• [WRITTEN REQUEST]: Rewrite the listing from the line with "In this photo, would" through the end of the listing, replacing "further" with "farther" and leaving everything else unchanged.

## Begin ROWS

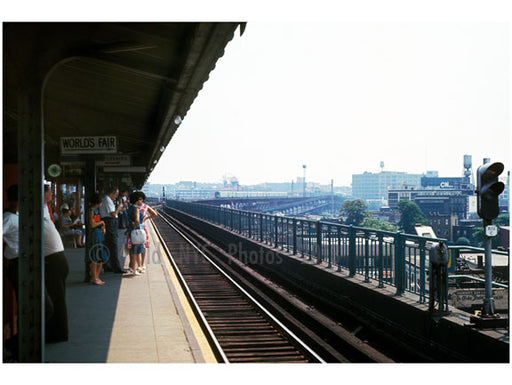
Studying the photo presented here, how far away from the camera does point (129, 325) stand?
8008mm

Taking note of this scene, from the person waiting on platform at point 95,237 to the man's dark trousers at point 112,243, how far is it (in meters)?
0.64

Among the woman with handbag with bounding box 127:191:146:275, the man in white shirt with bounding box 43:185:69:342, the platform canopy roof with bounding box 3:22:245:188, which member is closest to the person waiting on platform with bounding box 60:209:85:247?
the platform canopy roof with bounding box 3:22:245:188

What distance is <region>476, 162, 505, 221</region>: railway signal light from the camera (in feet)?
23.0

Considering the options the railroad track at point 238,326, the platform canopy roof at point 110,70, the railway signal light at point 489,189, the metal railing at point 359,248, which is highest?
the platform canopy roof at point 110,70

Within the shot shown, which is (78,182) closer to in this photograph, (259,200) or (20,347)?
(20,347)

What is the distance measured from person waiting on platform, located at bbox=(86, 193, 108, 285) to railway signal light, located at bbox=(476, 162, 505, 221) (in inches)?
252

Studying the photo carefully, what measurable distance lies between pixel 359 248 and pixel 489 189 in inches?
168

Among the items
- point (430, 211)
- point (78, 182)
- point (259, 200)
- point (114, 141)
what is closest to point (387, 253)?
point (114, 141)

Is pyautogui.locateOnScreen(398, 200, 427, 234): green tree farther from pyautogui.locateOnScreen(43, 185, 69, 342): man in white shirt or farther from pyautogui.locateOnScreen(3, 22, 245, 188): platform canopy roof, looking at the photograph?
pyautogui.locateOnScreen(43, 185, 69, 342): man in white shirt

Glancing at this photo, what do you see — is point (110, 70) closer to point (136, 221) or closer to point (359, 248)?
point (136, 221)

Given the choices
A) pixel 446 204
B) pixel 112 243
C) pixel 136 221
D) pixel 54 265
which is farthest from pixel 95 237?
pixel 446 204

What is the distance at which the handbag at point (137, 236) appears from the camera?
1203 cm

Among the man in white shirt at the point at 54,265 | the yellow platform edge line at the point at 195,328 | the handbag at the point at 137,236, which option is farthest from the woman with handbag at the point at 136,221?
the man in white shirt at the point at 54,265

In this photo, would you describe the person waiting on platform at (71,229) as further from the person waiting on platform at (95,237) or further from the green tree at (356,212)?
the green tree at (356,212)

## End ROWS

• [REPLY]:
In this photo, would you describe the person waiting on platform at (71,229) as farther from the person waiting on platform at (95,237) or farther from the green tree at (356,212)?
the green tree at (356,212)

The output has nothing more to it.